■ Exercise requirements:
Carry on the news release about the Bush Administration's rule changes weakening polar bear protections, picking up after its final paragraph.

======== Extracted text

Polar Bear Listing Weakened by Administration's "Parting Shots"

WASHINGTON, December 12, 2008 – In its final days in office, the Bush Administration has announced two substantial rule changes that would seriously undermine the effectiveness of the Endangered Species Act (ESA), specifically gutting key protections for polar bears, World Wildlife Fund (WWF) officials said today.

The rules would expedite oil and gas exploration in the habitat of the polar bear, which was listed as threatened by the Department of the Interior earlier this year, and would eliminate a key environmental review process that ensures federal development projects do not cause additional harm to species that are at risk of extinction.

“These rules are the parting shots of an Administration that has consistently ignored or undermined the protections of our nation’s threatened and endangered species,” said Jason Patlis, WWF vice president for US government relations.  “WWF strongly opposes these midnight rule changes and urges the incoming Administration to take prompt steps to undo them when it assumes office next month.”

================
======== Data extract

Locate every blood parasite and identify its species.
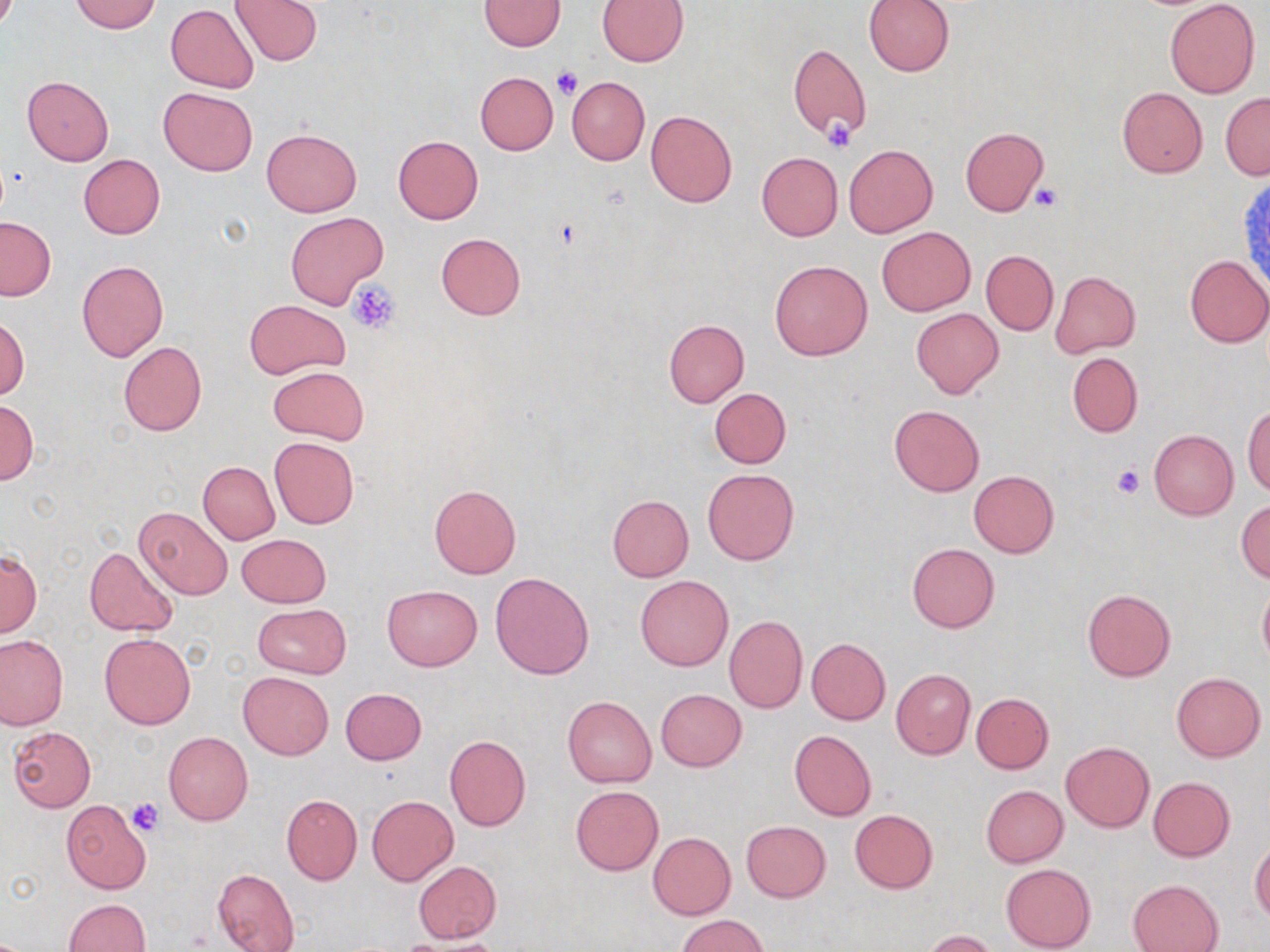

================

■ Result of this exercise:
Patlis said the regulatory rule changes would weaken ESA protections across the country but would have a particularly harmful impact in the Alaskan Arctic, which is home to many at-risk species, including the polar bear, as well as the nation’s most productive fisheries.  It is also a region that the current administration has targeted for expanded and expedited oil and gas development.  “With these rule changes, the oil industry will be able to proceed full-bore with exploration, drilling and extraction activities without a thorough review of their potential environmental impact,” said Patlis.

The first rule weakens the ESA protections afforded to polar bears when the species was listed as threatened earlier this year.  Specifically, the rule states that oil and gas development can proceed in polar bear habitat without review of the impact such activities might have on the species.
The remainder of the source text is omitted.